-- Begin Data supplied --
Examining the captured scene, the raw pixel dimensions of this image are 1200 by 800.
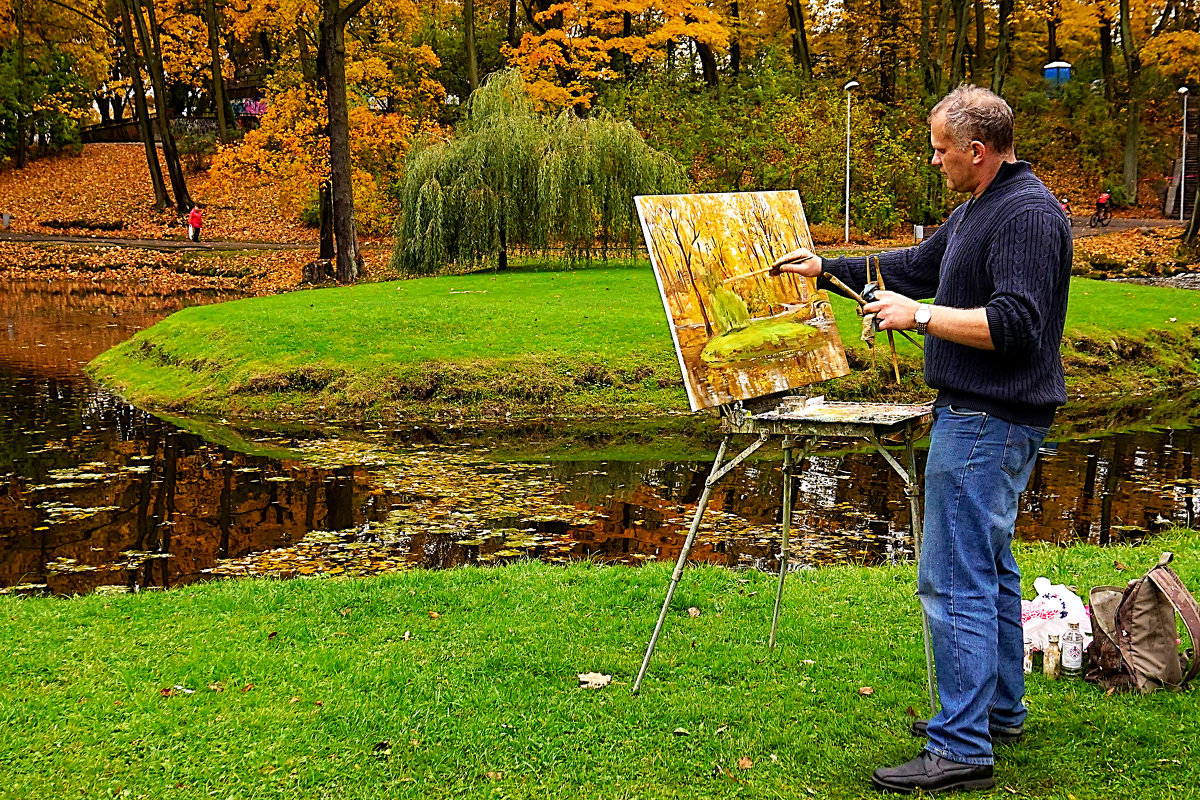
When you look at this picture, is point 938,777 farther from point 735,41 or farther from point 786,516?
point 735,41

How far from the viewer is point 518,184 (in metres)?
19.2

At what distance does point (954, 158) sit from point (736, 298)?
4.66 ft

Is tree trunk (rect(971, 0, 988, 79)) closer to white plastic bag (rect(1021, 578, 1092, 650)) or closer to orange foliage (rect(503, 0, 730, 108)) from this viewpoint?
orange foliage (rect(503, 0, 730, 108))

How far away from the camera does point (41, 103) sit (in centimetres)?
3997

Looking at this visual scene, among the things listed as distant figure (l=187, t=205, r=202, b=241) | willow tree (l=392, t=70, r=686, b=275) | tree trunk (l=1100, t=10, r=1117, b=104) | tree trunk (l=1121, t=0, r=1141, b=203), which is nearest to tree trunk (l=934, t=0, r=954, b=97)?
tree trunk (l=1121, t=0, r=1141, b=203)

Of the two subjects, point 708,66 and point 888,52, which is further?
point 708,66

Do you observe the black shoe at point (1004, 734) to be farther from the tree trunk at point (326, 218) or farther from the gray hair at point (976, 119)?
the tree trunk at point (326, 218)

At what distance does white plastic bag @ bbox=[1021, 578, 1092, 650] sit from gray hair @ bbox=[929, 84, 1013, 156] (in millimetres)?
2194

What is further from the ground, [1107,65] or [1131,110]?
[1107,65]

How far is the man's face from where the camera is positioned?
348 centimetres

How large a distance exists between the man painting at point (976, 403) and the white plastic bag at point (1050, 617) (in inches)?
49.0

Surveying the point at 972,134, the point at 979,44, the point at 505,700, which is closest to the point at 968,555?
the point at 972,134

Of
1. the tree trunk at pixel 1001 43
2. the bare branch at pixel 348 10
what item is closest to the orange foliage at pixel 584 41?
-- End Data supplied --
◆ Instructions to follow
Present the part of the data that opens with the line containing "How far is the" and runs through the end of the data as a Markdown table with the columns Row and Data line, skipping blank lines.

◆ Exercise solution
| Row | Data line |
|---|---|
| 1 | How far is the man's face from where the camera is positioned? |
| 2 | 348 centimetres |
| 3 | How large a distance exists between the man painting at point (976, 403) and the white plastic bag at point (1050, 617) (in inches)? |
| 4 | 49.0 |
| 5 | Surveying the point at 972,134, the point at 979,44, the point at 505,700, which is closest to the point at 968,555? |
| 6 | the point at 972,134 |
| 7 | Of |
| 8 | 1. the tree trunk at pixel 1001 43 |
| 9 | 2. the bare branch at pixel 348 10 |
| 10 | what item is closest to the orange foliage at pixel 584 41? |